Après cette mise en bouche apéritive, présentons le chose.
Carl Orff, Catulli carmina - εἰς αἰῶνα
eïs aïona, pour toujours / éternellement, se lit en phrase liminaire de plusieurs psaumes.
Alleluia ! Rendez grâce à Yahvé, car il est bon, car éternel est son amour !
Bible de Jérusalem
En poursuivant notre lecture des Psaumes, nous avons :
louez-le par la danse et le tambour, louez-le par les cordes et les flûtes,
louez-le par les cymbales sonores, louez-le par les cymbales triomphantes !
Ps 150, Bible de Jérusalem
En lisant, en écoutant…
[l'album en écoute, en un click sur l'image]
Nous conseillons l'interprétation d'Eugen Jochum, 1953 / 1956, Deutsche Grammophon. Un enregistrement ultérieur, déclaré "officiel" par Carl Orff, avec Dietrich Fischer-Dieskau, est plus fin, mais justement la musique de Carl Orff, avec ses quatre pianos en percussions, est une composition sauvage, à l'état brut, taillée à la hache comme une sculpture de Georg Baselitz.

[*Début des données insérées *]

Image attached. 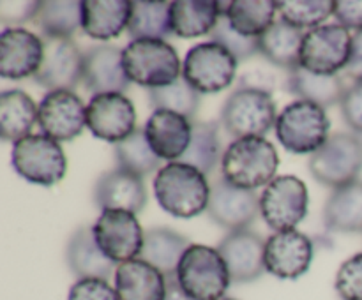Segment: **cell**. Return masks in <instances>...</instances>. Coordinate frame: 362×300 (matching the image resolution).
<instances>
[{
  "mask_svg": "<svg viewBox=\"0 0 362 300\" xmlns=\"http://www.w3.org/2000/svg\"><path fill=\"white\" fill-rule=\"evenodd\" d=\"M126 76L141 87L161 88L175 83L182 64L175 48L161 39H136L122 49Z\"/></svg>",
  "mask_w": 362,
  "mask_h": 300,
  "instance_id": "3",
  "label": "cell"
},
{
  "mask_svg": "<svg viewBox=\"0 0 362 300\" xmlns=\"http://www.w3.org/2000/svg\"><path fill=\"white\" fill-rule=\"evenodd\" d=\"M133 2L129 0H85L81 2V30L98 41L115 39L129 27Z\"/></svg>",
  "mask_w": 362,
  "mask_h": 300,
  "instance_id": "23",
  "label": "cell"
},
{
  "mask_svg": "<svg viewBox=\"0 0 362 300\" xmlns=\"http://www.w3.org/2000/svg\"><path fill=\"white\" fill-rule=\"evenodd\" d=\"M352 35L338 23L320 25L306 32L300 49V67L315 74L336 76L349 64Z\"/></svg>",
  "mask_w": 362,
  "mask_h": 300,
  "instance_id": "11",
  "label": "cell"
},
{
  "mask_svg": "<svg viewBox=\"0 0 362 300\" xmlns=\"http://www.w3.org/2000/svg\"><path fill=\"white\" fill-rule=\"evenodd\" d=\"M334 288L341 300H362V253L343 261L336 274Z\"/></svg>",
  "mask_w": 362,
  "mask_h": 300,
  "instance_id": "40",
  "label": "cell"
},
{
  "mask_svg": "<svg viewBox=\"0 0 362 300\" xmlns=\"http://www.w3.org/2000/svg\"><path fill=\"white\" fill-rule=\"evenodd\" d=\"M265 270L279 279H299L310 270L315 244L297 229L278 232L265 242Z\"/></svg>",
  "mask_w": 362,
  "mask_h": 300,
  "instance_id": "17",
  "label": "cell"
},
{
  "mask_svg": "<svg viewBox=\"0 0 362 300\" xmlns=\"http://www.w3.org/2000/svg\"><path fill=\"white\" fill-rule=\"evenodd\" d=\"M165 300H193L191 296L186 295L182 288H180L177 275H166V296Z\"/></svg>",
  "mask_w": 362,
  "mask_h": 300,
  "instance_id": "46",
  "label": "cell"
},
{
  "mask_svg": "<svg viewBox=\"0 0 362 300\" xmlns=\"http://www.w3.org/2000/svg\"><path fill=\"white\" fill-rule=\"evenodd\" d=\"M306 32L286 21L278 20L260 37V53L281 69L292 71L300 66V49Z\"/></svg>",
  "mask_w": 362,
  "mask_h": 300,
  "instance_id": "27",
  "label": "cell"
},
{
  "mask_svg": "<svg viewBox=\"0 0 362 300\" xmlns=\"http://www.w3.org/2000/svg\"><path fill=\"white\" fill-rule=\"evenodd\" d=\"M237 60L216 42H200L187 52L182 64V80L198 94H218L232 85L237 73Z\"/></svg>",
  "mask_w": 362,
  "mask_h": 300,
  "instance_id": "9",
  "label": "cell"
},
{
  "mask_svg": "<svg viewBox=\"0 0 362 300\" xmlns=\"http://www.w3.org/2000/svg\"><path fill=\"white\" fill-rule=\"evenodd\" d=\"M193 133V122L179 113L156 109L147 120L145 136L159 159L177 161L187 150Z\"/></svg>",
  "mask_w": 362,
  "mask_h": 300,
  "instance_id": "22",
  "label": "cell"
},
{
  "mask_svg": "<svg viewBox=\"0 0 362 300\" xmlns=\"http://www.w3.org/2000/svg\"><path fill=\"white\" fill-rule=\"evenodd\" d=\"M177 281L193 300H219L232 277L218 247L191 244L177 267Z\"/></svg>",
  "mask_w": 362,
  "mask_h": 300,
  "instance_id": "4",
  "label": "cell"
},
{
  "mask_svg": "<svg viewBox=\"0 0 362 300\" xmlns=\"http://www.w3.org/2000/svg\"><path fill=\"white\" fill-rule=\"evenodd\" d=\"M154 193L163 210L173 217L189 219L207 210L211 186L198 168L173 161L156 173Z\"/></svg>",
  "mask_w": 362,
  "mask_h": 300,
  "instance_id": "1",
  "label": "cell"
},
{
  "mask_svg": "<svg viewBox=\"0 0 362 300\" xmlns=\"http://www.w3.org/2000/svg\"><path fill=\"white\" fill-rule=\"evenodd\" d=\"M334 16L338 25L346 30H362V0H339L334 2Z\"/></svg>",
  "mask_w": 362,
  "mask_h": 300,
  "instance_id": "44",
  "label": "cell"
},
{
  "mask_svg": "<svg viewBox=\"0 0 362 300\" xmlns=\"http://www.w3.org/2000/svg\"><path fill=\"white\" fill-rule=\"evenodd\" d=\"M13 166L21 179L37 186H55L67 169L66 154L46 134H28L13 145Z\"/></svg>",
  "mask_w": 362,
  "mask_h": 300,
  "instance_id": "8",
  "label": "cell"
},
{
  "mask_svg": "<svg viewBox=\"0 0 362 300\" xmlns=\"http://www.w3.org/2000/svg\"><path fill=\"white\" fill-rule=\"evenodd\" d=\"M265 242L251 229L230 232L218 251L226 261L232 282H253L265 272Z\"/></svg>",
  "mask_w": 362,
  "mask_h": 300,
  "instance_id": "18",
  "label": "cell"
},
{
  "mask_svg": "<svg viewBox=\"0 0 362 300\" xmlns=\"http://www.w3.org/2000/svg\"><path fill=\"white\" fill-rule=\"evenodd\" d=\"M276 102L271 92L239 87L230 94L221 109V124L235 140L262 136L276 126Z\"/></svg>",
  "mask_w": 362,
  "mask_h": 300,
  "instance_id": "6",
  "label": "cell"
},
{
  "mask_svg": "<svg viewBox=\"0 0 362 300\" xmlns=\"http://www.w3.org/2000/svg\"><path fill=\"white\" fill-rule=\"evenodd\" d=\"M148 101L156 109L179 113L191 120L200 106V94L186 80H177L168 87L151 88Z\"/></svg>",
  "mask_w": 362,
  "mask_h": 300,
  "instance_id": "37",
  "label": "cell"
},
{
  "mask_svg": "<svg viewBox=\"0 0 362 300\" xmlns=\"http://www.w3.org/2000/svg\"><path fill=\"white\" fill-rule=\"evenodd\" d=\"M66 260L78 279H105L113 275V261L99 249L90 226H80L71 235L66 247Z\"/></svg>",
  "mask_w": 362,
  "mask_h": 300,
  "instance_id": "25",
  "label": "cell"
},
{
  "mask_svg": "<svg viewBox=\"0 0 362 300\" xmlns=\"http://www.w3.org/2000/svg\"><path fill=\"white\" fill-rule=\"evenodd\" d=\"M209 37H211L212 42L228 49L235 56L237 62H243V60H247L257 55V53H260V37H246V35L239 34L230 25L228 18H219L218 25H216V28L211 32Z\"/></svg>",
  "mask_w": 362,
  "mask_h": 300,
  "instance_id": "39",
  "label": "cell"
},
{
  "mask_svg": "<svg viewBox=\"0 0 362 300\" xmlns=\"http://www.w3.org/2000/svg\"><path fill=\"white\" fill-rule=\"evenodd\" d=\"M67 300H119L115 288L105 279H78L69 289Z\"/></svg>",
  "mask_w": 362,
  "mask_h": 300,
  "instance_id": "41",
  "label": "cell"
},
{
  "mask_svg": "<svg viewBox=\"0 0 362 300\" xmlns=\"http://www.w3.org/2000/svg\"><path fill=\"white\" fill-rule=\"evenodd\" d=\"M274 127L279 143L292 154H315L331 138L325 108L303 99L285 106Z\"/></svg>",
  "mask_w": 362,
  "mask_h": 300,
  "instance_id": "5",
  "label": "cell"
},
{
  "mask_svg": "<svg viewBox=\"0 0 362 300\" xmlns=\"http://www.w3.org/2000/svg\"><path fill=\"white\" fill-rule=\"evenodd\" d=\"M219 300H237V299H230V296H223V299H219Z\"/></svg>",
  "mask_w": 362,
  "mask_h": 300,
  "instance_id": "47",
  "label": "cell"
},
{
  "mask_svg": "<svg viewBox=\"0 0 362 300\" xmlns=\"http://www.w3.org/2000/svg\"><path fill=\"white\" fill-rule=\"evenodd\" d=\"M219 21V6L214 0H177L172 2L173 34L184 39L211 35Z\"/></svg>",
  "mask_w": 362,
  "mask_h": 300,
  "instance_id": "31",
  "label": "cell"
},
{
  "mask_svg": "<svg viewBox=\"0 0 362 300\" xmlns=\"http://www.w3.org/2000/svg\"><path fill=\"white\" fill-rule=\"evenodd\" d=\"M288 90L292 95H297L303 101H311L322 108L341 104L343 95L346 92L345 80L341 76H324L306 71L297 66L288 71Z\"/></svg>",
  "mask_w": 362,
  "mask_h": 300,
  "instance_id": "26",
  "label": "cell"
},
{
  "mask_svg": "<svg viewBox=\"0 0 362 300\" xmlns=\"http://www.w3.org/2000/svg\"><path fill=\"white\" fill-rule=\"evenodd\" d=\"M189 246V240L175 229L151 228L145 232L144 251L140 258L165 275H173Z\"/></svg>",
  "mask_w": 362,
  "mask_h": 300,
  "instance_id": "30",
  "label": "cell"
},
{
  "mask_svg": "<svg viewBox=\"0 0 362 300\" xmlns=\"http://www.w3.org/2000/svg\"><path fill=\"white\" fill-rule=\"evenodd\" d=\"M90 94H124L129 88V78L122 66V49L117 46H94L83 53V78Z\"/></svg>",
  "mask_w": 362,
  "mask_h": 300,
  "instance_id": "20",
  "label": "cell"
},
{
  "mask_svg": "<svg viewBox=\"0 0 362 300\" xmlns=\"http://www.w3.org/2000/svg\"><path fill=\"white\" fill-rule=\"evenodd\" d=\"M341 115L354 133L362 134V81H354L346 87L341 101Z\"/></svg>",
  "mask_w": 362,
  "mask_h": 300,
  "instance_id": "42",
  "label": "cell"
},
{
  "mask_svg": "<svg viewBox=\"0 0 362 300\" xmlns=\"http://www.w3.org/2000/svg\"><path fill=\"white\" fill-rule=\"evenodd\" d=\"M39 2H27V0H14V2H7L2 0L0 2V21L13 28L11 25H23L27 21H34L35 14H37Z\"/></svg>",
  "mask_w": 362,
  "mask_h": 300,
  "instance_id": "43",
  "label": "cell"
},
{
  "mask_svg": "<svg viewBox=\"0 0 362 300\" xmlns=\"http://www.w3.org/2000/svg\"><path fill=\"white\" fill-rule=\"evenodd\" d=\"M219 157L223 159L218 122H193L189 147L180 157V162L194 166L207 176L216 169Z\"/></svg>",
  "mask_w": 362,
  "mask_h": 300,
  "instance_id": "35",
  "label": "cell"
},
{
  "mask_svg": "<svg viewBox=\"0 0 362 300\" xmlns=\"http://www.w3.org/2000/svg\"><path fill=\"white\" fill-rule=\"evenodd\" d=\"M45 55L34 74L39 87L53 90H73L83 78V53L73 39L45 37Z\"/></svg>",
  "mask_w": 362,
  "mask_h": 300,
  "instance_id": "13",
  "label": "cell"
},
{
  "mask_svg": "<svg viewBox=\"0 0 362 300\" xmlns=\"http://www.w3.org/2000/svg\"><path fill=\"white\" fill-rule=\"evenodd\" d=\"M34 23L45 37L71 39V35L81 27V2H39Z\"/></svg>",
  "mask_w": 362,
  "mask_h": 300,
  "instance_id": "34",
  "label": "cell"
},
{
  "mask_svg": "<svg viewBox=\"0 0 362 300\" xmlns=\"http://www.w3.org/2000/svg\"><path fill=\"white\" fill-rule=\"evenodd\" d=\"M99 249L113 261L126 263L141 256L145 232L134 214L127 210H103L92 226Z\"/></svg>",
  "mask_w": 362,
  "mask_h": 300,
  "instance_id": "12",
  "label": "cell"
},
{
  "mask_svg": "<svg viewBox=\"0 0 362 300\" xmlns=\"http://www.w3.org/2000/svg\"><path fill=\"white\" fill-rule=\"evenodd\" d=\"M115 157L119 162V168L134 173L138 176L151 175L156 169L158 172L161 169L159 168L161 159L152 150L147 136H145V129H140V127H136V131L131 136L115 145Z\"/></svg>",
  "mask_w": 362,
  "mask_h": 300,
  "instance_id": "36",
  "label": "cell"
},
{
  "mask_svg": "<svg viewBox=\"0 0 362 300\" xmlns=\"http://www.w3.org/2000/svg\"><path fill=\"white\" fill-rule=\"evenodd\" d=\"M278 13L283 21L297 28H317L334 14L331 0H283L278 2Z\"/></svg>",
  "mask_w": 362,
  "mask_h": 300,
  "instance_id": "38",
  "label": "cell"
},
{
  "mask_svg": "<svg viewBox=\"0 0 362 300\" xmlns=\"http://www.w3.org/2000/svg\"><path fill=\"white\" fill-rule=\"evenodd\" d=\"M278 2L272 0H233L226 18L239 34L246 37H262L274 23Z\"/></svg>",
  "mask_w": 362,
  "mask_h": 300,
  "instance_id": "33",
  "label": "cell"
},
{
  "mask_svg": "<svg viewBox=\"0 0 362 300\" xmlns=\"http://www.w3.org/2000/svg\"><path fill=\"white\" fill-rule=\"evenodd\" d=\"M115 292L119 300H165L166 275L136 258L115 268Z\"/></svg>",
  "mask_w": 362,
  "mask_h": 300,
  "instance_id": "24",
  "label": "cell"
},
{
  "mask_svg": "<svg viewBox=\"0 0 362 300\" xmlns=\"http://www.w3.org/2000/svg\"><path fill=\"white\" fill-rule=\"evenodd\" d=\"M310 172L324 186L339 189L359 180L362 140L357 134L336 133L310 157Z\"/></svg>",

Georg Baselitz, Ohne Titel, 1982/84
Catulle
Le poète commence à écrire à 17 ans, l'année où il fut vêtu de probité candide et de lin blanc (tempore quo primum uestis mihi tradita pura est, 68, 15 *). Peu après, il rencontre Clodia, nommée en pseudonyme Lesbie (Lesbia), l'amour et la peine (odi et amo) de sa vie – elle n'était pas blanc-bleu. Il s'investit dans le débat littéraire de son temps, il écrit, un peu chansonnier, un peu chantre de la simplicité, coquin beaucoup. Il réunit ses poèmes épars dans un recueil, un libellus, dédié à Cornelius Nepos (1, 3 *) – voir en dédicace le texte détourné par nos soins. Sa renommée s'est maintenue jusqu'à nos jours. Rabelais le cite dans son Gargantua, son Pantagruel, son Tiers Livre. On trouve dans ses chants violence et harmonie, tendresse et rudesse, mêlées. Comme chez…
... Carl Orff
Carl Orff est un autodidacte. En 1937, avec les Carmina Burana, il crée son théâtre musical en s'inspirant de scènes et danses des premiers temps. On y entend, selon Claude Rostand, une rythmique primitive et obstinée, une harmonie très rudimentaire et un vocabulaire mélodique primitif lui aussi, fréquemment pentatonique et procédant également avec obstination dans une ambiance de répétition incantatoire, et, pour Heinrich Strobel, une musique volontairement sans art.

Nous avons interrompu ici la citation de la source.